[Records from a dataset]

▬▬▬▬▬▬▬▬▬▬

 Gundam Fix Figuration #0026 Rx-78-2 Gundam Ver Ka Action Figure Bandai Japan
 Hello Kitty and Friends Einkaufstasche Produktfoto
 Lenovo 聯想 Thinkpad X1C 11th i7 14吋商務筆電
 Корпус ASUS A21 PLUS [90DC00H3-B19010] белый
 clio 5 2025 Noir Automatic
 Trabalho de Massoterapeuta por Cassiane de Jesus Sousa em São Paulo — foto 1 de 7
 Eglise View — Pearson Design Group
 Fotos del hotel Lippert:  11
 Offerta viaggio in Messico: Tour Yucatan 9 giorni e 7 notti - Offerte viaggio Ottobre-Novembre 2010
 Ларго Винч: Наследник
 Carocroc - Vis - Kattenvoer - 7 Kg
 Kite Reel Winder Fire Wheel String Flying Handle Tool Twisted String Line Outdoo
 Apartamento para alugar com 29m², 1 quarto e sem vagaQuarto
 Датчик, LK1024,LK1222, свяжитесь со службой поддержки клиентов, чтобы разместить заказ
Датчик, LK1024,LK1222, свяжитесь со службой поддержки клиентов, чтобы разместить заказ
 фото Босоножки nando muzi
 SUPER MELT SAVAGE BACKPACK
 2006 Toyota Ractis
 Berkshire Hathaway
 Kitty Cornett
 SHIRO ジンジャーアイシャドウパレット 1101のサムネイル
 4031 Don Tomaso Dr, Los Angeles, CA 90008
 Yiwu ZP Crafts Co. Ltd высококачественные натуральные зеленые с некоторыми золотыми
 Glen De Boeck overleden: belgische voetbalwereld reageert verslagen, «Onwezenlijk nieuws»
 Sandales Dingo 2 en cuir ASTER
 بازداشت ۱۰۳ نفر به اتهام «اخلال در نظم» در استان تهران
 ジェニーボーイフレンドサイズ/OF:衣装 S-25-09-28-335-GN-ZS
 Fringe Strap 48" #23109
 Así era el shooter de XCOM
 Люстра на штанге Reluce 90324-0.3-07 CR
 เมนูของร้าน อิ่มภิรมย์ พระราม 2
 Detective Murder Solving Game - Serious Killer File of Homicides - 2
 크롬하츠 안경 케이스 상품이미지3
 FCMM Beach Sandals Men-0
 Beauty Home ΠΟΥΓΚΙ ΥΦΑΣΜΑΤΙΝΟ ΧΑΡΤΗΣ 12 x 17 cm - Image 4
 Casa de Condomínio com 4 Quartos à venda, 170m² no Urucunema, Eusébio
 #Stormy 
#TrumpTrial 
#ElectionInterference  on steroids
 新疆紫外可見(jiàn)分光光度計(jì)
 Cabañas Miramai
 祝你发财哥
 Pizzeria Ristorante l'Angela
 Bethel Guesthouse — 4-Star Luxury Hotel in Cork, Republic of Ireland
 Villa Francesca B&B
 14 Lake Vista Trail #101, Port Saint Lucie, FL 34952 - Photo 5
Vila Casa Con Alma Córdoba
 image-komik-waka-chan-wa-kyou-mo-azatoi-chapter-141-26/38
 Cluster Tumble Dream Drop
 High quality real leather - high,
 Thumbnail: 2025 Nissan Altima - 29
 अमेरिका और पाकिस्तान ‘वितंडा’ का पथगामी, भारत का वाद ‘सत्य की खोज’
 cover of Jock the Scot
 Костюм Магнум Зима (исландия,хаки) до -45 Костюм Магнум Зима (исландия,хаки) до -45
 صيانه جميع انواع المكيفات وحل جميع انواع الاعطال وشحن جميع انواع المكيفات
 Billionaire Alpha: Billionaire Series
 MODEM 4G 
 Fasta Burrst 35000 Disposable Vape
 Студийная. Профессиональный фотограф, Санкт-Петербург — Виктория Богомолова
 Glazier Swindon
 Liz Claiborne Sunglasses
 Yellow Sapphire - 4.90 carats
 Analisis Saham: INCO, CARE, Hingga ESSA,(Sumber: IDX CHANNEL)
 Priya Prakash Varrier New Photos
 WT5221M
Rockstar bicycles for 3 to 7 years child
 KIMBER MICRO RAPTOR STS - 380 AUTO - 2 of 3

▬▬▬▬▬▬▬▬▬▬

* _Task prompt_
Exact copies of the line with "image-komik-waka-chan-wa-kyou-mo-azatoi-chapter-141-26/38" and of every later line in the entries make up the whole answer.

* _Response to the task_
 image-komik-waka-chan-wa-kyou-mo-azatoi-chapter-141-26/38
 Cluster Tumble Dream Drop
 High quality real leather - high,
 Thumbnail: 2025 Nissan Altima - 29
 अमेरिका और पाकिस्तान ‘वितंडा’ का पथगामी, भारत का वाद ‘सत्य की खोज’
 cover of Jock the Scot
 Костюм Магнум Зима (исландия,хаки) до -45 Костюм Магнум Зима (исландия,хаки) до -45
 صيانه جميع انواع المكيفات وحل جميع انواع الاعطال وشحن جميع انواع المكيفات
 Billionaire Alpha: Billionaire Series
 MODEM 4G 
 Fasta Burrst 35000 Disposable Vape
 Студийная. Профессиональный фотограф, Санкт-Петербург — Виктория Богомолова
 Glazier Swindon
 Liz Claiborne Sunglasses
 Yellow Sapphire - 4.90 carats
 Analisis Saham: INCO, CARE, Hingga ESSA,(Sumber: IDX CHANNEL)
 Priya Prakash Varrier New Photos
 WT5221M
Rockstar bicycles for 3 to 7 years child
 KIMBER MICRO RAPTOR STS - 380 AUTO - 2 of 3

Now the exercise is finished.